Ainda, Damião dos-versos relembrou que João remexe-bucho pouco falava, porém muito resmungava. Reclamava do povo de Juazeiro do Norte a se importar com sua vida. Como o negro só andava de pés descalços, muitos o aconselhavam a calçar sandálias, pelo menos, devido a ele contrair doenças. A vestir calças melhores, para não aparecerem as partes íntimas. A não comer com as mãos sem lavá-las, e se usar pelo menos da colher. E o melhor pediam a ele não dormir ao relento, diante do perigo de animais, bichos peçonhentos, gente do satanás.

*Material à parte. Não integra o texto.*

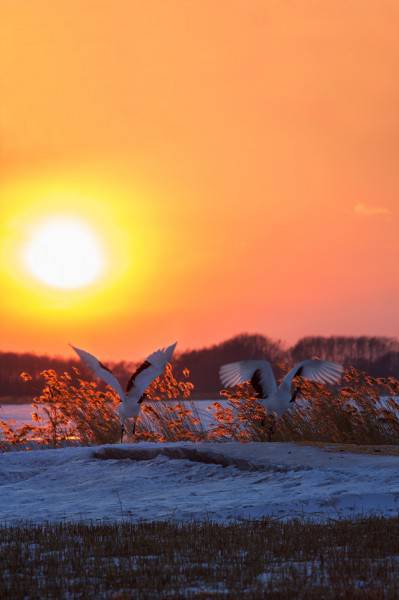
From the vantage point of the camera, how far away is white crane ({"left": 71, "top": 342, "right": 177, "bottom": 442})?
1678 centimetres

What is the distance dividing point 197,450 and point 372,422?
10.8 ft

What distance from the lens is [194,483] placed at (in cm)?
1243

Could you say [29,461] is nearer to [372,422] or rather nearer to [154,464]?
[154,464]

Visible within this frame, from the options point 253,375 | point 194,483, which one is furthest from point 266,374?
point 194,483

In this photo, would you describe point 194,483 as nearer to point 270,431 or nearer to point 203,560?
point 270,431

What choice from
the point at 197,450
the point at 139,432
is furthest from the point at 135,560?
the point at 139,432

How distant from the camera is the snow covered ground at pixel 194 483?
9.66 meters

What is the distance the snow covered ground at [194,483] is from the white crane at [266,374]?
1826 millimetres

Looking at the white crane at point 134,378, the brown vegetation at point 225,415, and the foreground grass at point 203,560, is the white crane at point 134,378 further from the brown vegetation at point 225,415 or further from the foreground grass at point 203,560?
A: the foreground grass at point 203,560

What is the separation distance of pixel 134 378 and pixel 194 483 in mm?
4621

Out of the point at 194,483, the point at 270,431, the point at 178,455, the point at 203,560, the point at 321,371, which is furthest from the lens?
the point at 321,371

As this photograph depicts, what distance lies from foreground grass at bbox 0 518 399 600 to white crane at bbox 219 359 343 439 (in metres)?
6.94

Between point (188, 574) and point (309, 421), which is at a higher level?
point (309, 421)

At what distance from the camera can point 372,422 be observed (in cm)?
1559
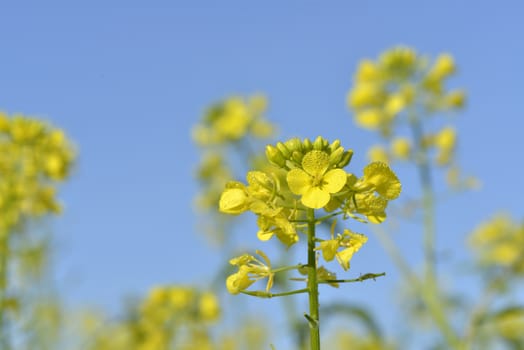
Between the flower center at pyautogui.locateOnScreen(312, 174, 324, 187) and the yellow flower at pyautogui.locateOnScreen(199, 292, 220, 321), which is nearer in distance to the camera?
the flower center at pyautogui.locateOnScreen(312, 174, 324, 187)

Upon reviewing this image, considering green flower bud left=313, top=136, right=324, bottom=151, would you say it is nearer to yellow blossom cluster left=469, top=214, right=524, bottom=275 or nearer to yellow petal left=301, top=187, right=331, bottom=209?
yellow petal left=301, top=187, right=331, bottom=209

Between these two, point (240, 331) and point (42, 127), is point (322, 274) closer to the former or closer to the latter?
point (42, 127)

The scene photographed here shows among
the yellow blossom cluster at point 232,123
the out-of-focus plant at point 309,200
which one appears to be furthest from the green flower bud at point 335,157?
the yellow blossom cluster at point 232,123

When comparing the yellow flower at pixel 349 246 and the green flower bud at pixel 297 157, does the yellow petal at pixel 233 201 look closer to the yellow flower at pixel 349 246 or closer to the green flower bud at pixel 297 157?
the green flower bud at pixel 297 157

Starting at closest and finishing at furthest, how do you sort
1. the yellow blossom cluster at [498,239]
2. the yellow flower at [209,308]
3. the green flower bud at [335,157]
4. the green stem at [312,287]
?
the green stem at [312,287]
the green flower bud at [335,157]
the yellow flower at [209,308]
the yellow blossom cluster at [498,239]

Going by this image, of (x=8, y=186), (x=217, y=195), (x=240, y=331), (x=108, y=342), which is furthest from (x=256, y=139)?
(x=108, y=342)

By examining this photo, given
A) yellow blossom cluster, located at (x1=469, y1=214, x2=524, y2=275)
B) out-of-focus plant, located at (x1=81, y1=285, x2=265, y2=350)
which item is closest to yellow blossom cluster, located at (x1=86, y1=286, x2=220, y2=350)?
out-of-focus plant, located at (x1=81, y1=285, x2=265, y2=350)
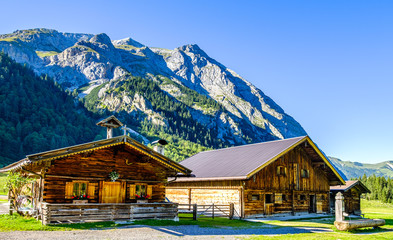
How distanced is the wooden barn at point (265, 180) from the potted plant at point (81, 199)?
1207 cm

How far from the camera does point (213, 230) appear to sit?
19719mm

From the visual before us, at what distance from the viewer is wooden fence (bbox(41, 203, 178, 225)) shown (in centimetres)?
1873

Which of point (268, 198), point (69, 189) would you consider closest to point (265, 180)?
point (268, 198)

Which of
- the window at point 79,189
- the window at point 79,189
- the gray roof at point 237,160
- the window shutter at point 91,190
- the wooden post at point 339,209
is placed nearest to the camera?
the window at point 79,189

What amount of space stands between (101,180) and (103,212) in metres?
2.69

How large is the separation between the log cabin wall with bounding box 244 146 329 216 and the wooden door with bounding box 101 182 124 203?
1100 cm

Quando lhe deram o par de sandálias novinhos ele as recusou, mesmo sendo 50/55, feitas em fábrica somente para ele calçá-las.

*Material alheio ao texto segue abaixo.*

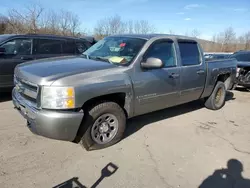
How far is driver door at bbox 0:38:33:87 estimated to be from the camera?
565 cm

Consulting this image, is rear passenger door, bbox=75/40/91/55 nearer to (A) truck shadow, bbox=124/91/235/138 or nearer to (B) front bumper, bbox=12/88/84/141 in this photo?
(A) truck shadow, bbox=124/91/235/138

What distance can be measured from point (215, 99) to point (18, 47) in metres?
5.54

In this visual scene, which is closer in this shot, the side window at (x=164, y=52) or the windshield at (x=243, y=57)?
the side window at (x=164, y=52)

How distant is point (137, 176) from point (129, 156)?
1.66ft

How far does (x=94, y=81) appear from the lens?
10.5 feet

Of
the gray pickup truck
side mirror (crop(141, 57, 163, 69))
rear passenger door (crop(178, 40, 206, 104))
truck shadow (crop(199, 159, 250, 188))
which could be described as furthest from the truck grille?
rear passenger door (crop(178, 40, 206, 104))

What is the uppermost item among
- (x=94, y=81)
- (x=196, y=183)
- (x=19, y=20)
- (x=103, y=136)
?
(x=19, y=20)

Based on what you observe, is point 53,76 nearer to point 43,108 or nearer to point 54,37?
point 43,108

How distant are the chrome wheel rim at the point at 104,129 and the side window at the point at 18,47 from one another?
3.77 metres

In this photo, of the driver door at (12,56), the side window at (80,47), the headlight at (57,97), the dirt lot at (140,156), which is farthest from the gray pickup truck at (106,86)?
the side window at (80,47)

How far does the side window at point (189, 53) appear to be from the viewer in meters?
4.72

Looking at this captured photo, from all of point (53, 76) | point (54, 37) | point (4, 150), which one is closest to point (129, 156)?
point (53, 76)

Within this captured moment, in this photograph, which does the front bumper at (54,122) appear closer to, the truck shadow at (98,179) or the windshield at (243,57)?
the truck shadow at (98,179)

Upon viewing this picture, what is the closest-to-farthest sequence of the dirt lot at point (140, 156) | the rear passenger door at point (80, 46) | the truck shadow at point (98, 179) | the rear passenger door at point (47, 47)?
the truck shadow at point (98, 179) → the dirt lot at point (140, 156) → the rear passenger door at point (47, 47) → the rear passenger door at point (80, 46)
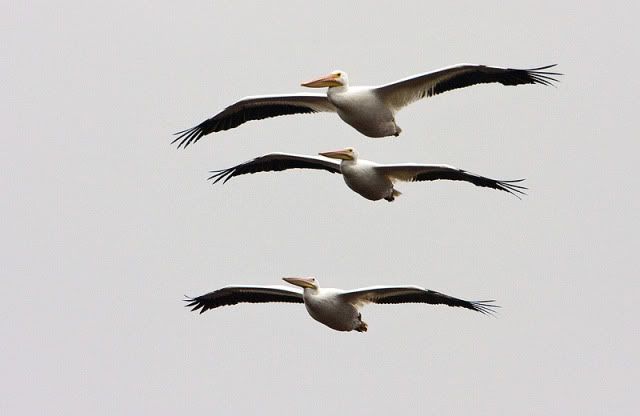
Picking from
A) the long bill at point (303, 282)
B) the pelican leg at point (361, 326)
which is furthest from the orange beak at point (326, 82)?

Para não se alongar, Damião dos-versos pausou por instantes para beber água e observar a plateia absorvida de João remexe-bucho. Damião ainda completou terem existido, na história juazeirense, muitos psicopatas que vinham e moravam em Juazeiro do Norte. E por fim concluiu: João remexe-bucho faleceu sem haver entrado em consultório, sem ser internado em hospital. Levaram-no para uma cova anônima, sem ninguém saber o local.
Contudo, o que mais chamou à atenção do público da amostra cultural deu-se com a quantidade de fãs de João remexe-bucho, o pitoresco juazeirense, na exposição.
Até hoje, João é reconhecido em verso e prosa. Seu saco de pano desapareceu. Sua vestimenta idem. Não se viu mais a cabeleira preta assanhada, a pele preta escurecida mais pelo sol, os pés bem largos, os dedos dos pés espalhados e a sola dos pés carrancudos.
João remexe-bucho ainda permanecerá na história de Juazeiro do Norte. João remexe-bucho jamais se manterá na ciência Folclore.
Afinal, quando se diz que personagem lendário não é real, isso significa que ele é fictício, vindo de conto ou crônica, de lenda ou mito, e não de uma pessoa que realmente existiu.